Ahhh No, this looks pretty bad. Well the qqnorm plot looks good actually, but the residuals vs fitted values has clear patterns that cannot be ignored.

What is wrong and How do we fix it?

So for us to see such strong patterns in our residuals vs fitted plot there are a number of different issues that could be causing this:

We have used the wrong distribution,
We haven’t modelled the structure of the data properly,
We have ignored issues in the sampling that created inherent bias in the data,
Our data have excessive numbers of 0s (either caused by our sampling methods or precision issues).

1) Wrong Distribution

If we have used the wrong distribution we should remodel with the correct distribution. This can happen especially for poisson models where there is high levels of variance. The poisson distribution expects variance to be proportional to the expected value. When there is significant over dispersion of values we can use a different distribution called the negative binomial distribution.

2) Wrong Model Structure

If we have modelled the data structure incorrectly, i.e. ignored the difference in the relationship of bill depth and flipper depending on different species, then we need to include that structure in the model. Sometimes this will be some sort of hierarchy, repeat measures or multi-level structure, to model this correctly we will need to use mixed effect or multi-level models (General Linear Mixed Effect Models: GLMMs, we will go through these in future tutorials).

3) Inherent Bias in Sampling

This is a more complex issue. This could, for example, be that we only sampled male gentoo penguins and female chinstrap penguins, thus our ability to split by sex and species to model the data structure properly will be impossible. In many situations, if we know the bias we could perhaps model within one of the groups, just male gentoo penguins, but this would mean our model was only applicable to this group. Other times we may have a sampling cut off/threshold, which may or may not be acceptable. For example, when measuring penguins there may be ethical issues/sampling protocols of measuring individuals smaller than a certain size, as it could harm their parent-chick relationship, or cause too much distress to the individual. This will effectively mean you miss data below a certain size. Often this can be acceptable as long as the interpretation of the model takes this into consideration.

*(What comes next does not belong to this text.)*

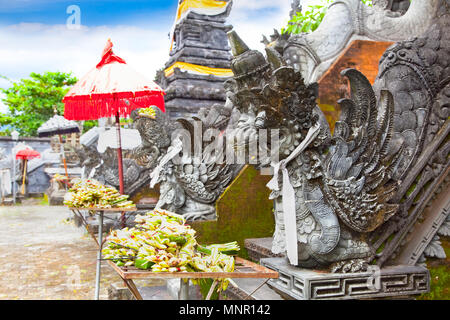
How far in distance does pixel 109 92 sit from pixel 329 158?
235 cm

4) Zero or One Inflated Data

Zero (or one) inflation of data can have multiple root causes, such as sampling bias as mentioned above, also subsetting of multivariate datasets e.g. we have catch data for a experimental trawls. From the trawls we get abundance per trawl of all the different species caught, but we are interested in just one species and its abundance. Sometimes this means trawls will have high numbers of zeros for this species. Sometimes zeros will not cause issues but sometimes high numbers of zeros will cause clear patterns in both the residuals vs fitted and qqnorm plots. When this happens we can employ zero inflated or zero adjusted versions of the model we want. This is effectively creating two models in sequence. Firstly, we model the presence or absence with a Bernoulli model, then when there is presence we model all non-zero values with the desired distribution (We will also explore these models in a future tutorial).

Solution

While we could go down the GLMM route here, we can also model the species into our model to sort the issues we found.

lm2<-lm(bill_depth_mm~flipper_length_mm*species,data=penguins_noNAs)

ModelOutputs<-data.frame(Fitted=fitted(lm2),
                  Residuals=resid(lm2))

p3<-ggplot(ModelOutputs)+
    geom_point(aes(x=Fitted,y=Residuals))+
    theme_classic()+
    labs(y="Residuals",x="Fitted Values")

p4<-ggplot(ModelOutputs) +
    stat_qq(aes(sample=Residuals))+
    stat_qq_line(aes(sample=Residuals))+
    theme_classic()+
    labs(y="Sample Quartiles",x="Theoretical Quartiles")


p3+p4

This is a lot better, but again we can see two clear groups of points with different spreads, what other element of our data has two factors that we may have missed?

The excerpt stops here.